Having spent several hours last week talking with Christian McLeod about his upcoming solo show at Page and Strange Gallery, for which I have written the exhibition essay, I seem to have oil on my mind, and not the messy black slick of the stuff itself, but the form of the oil drum. Perhaps the image presents itself to me as a result of McLeod’s Floodgates painting, shown below, recently completed after two years of wrestling with the subject: a lone oil barrel floats in from polluted seas, ready to twist its way through the protective barriers that keep us humans from having to deal with the consequences of our actions, the inevitable blowback from the throwaway ethic at the core of our consumer society. I find it intriguing that the view in this painting is from the outside looking in - the artist is beyond the boundaries already, floating (swimming?) beyond the floodgates. Surveying Floodgates, with its premonition of an invasion of discarded containers, I am reminded of a swim I took in the waters off Koh Tao in Thailand, on Christmas Day back in 1998; instead of being the life-affirming splash I’d anticipated, I found that the tide had turned and that the water was full of plastic bags and bits of nylon rope, the same garbage that had been so effectively put out of mind by simply being left on the beach to wash out to sea was now being returned to sender.

The subject of oil drums has caught my eye twice since then, the first time when I was investigating an artist named Roman Signer, whose work I find baffling and hilarious. His pyramid of oil barrels, 21 Fässer (21 Barrels), 2003, shown below, for some reason puts me in mind of Mayan temples, and intimates all sorts of barbaric human sacrifice to appease the gods.

Then again, while wandering around the Internet, I find “rotterdam-based atelier van lieshout’s (AVL) newest project is ‘cascade’ an eight-metre tall sculpture made from polyester. the larger-than-life sculpture consists of eighteen stacked oil drums,
arranged to stand as a monumental column, and which look as if they are descending from the sky like a waterfall. a syrupy, oil-like mass drips from the large drums, in which one can make out the shapes of anonymous human figures in dramatic poses.”

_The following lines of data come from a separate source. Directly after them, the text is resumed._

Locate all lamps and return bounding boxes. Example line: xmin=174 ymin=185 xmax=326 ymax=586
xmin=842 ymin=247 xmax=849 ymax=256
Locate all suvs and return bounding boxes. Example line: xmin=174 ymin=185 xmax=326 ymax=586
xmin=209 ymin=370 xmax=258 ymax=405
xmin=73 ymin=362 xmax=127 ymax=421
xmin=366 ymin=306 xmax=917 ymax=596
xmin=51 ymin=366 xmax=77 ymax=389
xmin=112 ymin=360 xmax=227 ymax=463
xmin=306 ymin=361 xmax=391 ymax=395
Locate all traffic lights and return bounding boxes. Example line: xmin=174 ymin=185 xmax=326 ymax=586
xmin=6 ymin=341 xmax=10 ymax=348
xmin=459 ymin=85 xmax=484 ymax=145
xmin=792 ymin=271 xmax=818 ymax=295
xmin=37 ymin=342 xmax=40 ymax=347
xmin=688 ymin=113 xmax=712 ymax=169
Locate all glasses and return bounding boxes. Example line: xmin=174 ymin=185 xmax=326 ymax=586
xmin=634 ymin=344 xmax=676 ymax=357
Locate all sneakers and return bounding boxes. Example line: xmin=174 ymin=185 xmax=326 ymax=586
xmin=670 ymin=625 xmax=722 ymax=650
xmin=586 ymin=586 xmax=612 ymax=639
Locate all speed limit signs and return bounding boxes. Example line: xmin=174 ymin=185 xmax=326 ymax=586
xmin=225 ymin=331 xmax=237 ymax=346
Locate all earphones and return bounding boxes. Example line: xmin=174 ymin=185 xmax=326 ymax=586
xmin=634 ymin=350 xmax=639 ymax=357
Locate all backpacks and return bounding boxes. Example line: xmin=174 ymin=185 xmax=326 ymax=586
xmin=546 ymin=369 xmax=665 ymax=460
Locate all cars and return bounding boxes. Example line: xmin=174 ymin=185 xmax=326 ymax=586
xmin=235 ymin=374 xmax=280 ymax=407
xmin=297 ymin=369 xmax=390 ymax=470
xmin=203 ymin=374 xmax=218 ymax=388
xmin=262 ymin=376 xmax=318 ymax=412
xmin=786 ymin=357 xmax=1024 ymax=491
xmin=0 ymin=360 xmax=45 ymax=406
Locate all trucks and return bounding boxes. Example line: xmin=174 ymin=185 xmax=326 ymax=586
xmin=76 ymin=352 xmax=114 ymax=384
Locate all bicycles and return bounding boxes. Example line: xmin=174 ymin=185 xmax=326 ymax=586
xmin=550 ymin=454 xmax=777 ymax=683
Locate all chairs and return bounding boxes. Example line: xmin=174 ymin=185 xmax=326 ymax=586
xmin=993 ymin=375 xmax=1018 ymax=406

atelier van lieshout: cascade
Of course, no discussion of the subject would be complete without a mention of Christo and Jeanne-Claude’s work with oil barrels, dating back to their earliest art practices - there is a whole section on it on their charmingly retro website. In 1962, the artists blocked a street with oil barrels and called it Iron Curtain, and since then it has been a recurring motif, culminating perhaps in the Wall, a 13,000 oil-barrel installation installed in Germany in 1999, and the massive, architectural Mastaba piece proposed for the UAE: “The Mastaba will be a work of art made of approximately 410,000 horizontally stacked oil barrels.” Below is shown ‘Stacked Oil Barrels’ from 1958, because I love the humble materials of his early work the best, and the brilliant interplay between sculpture and found-object that the piece sets up.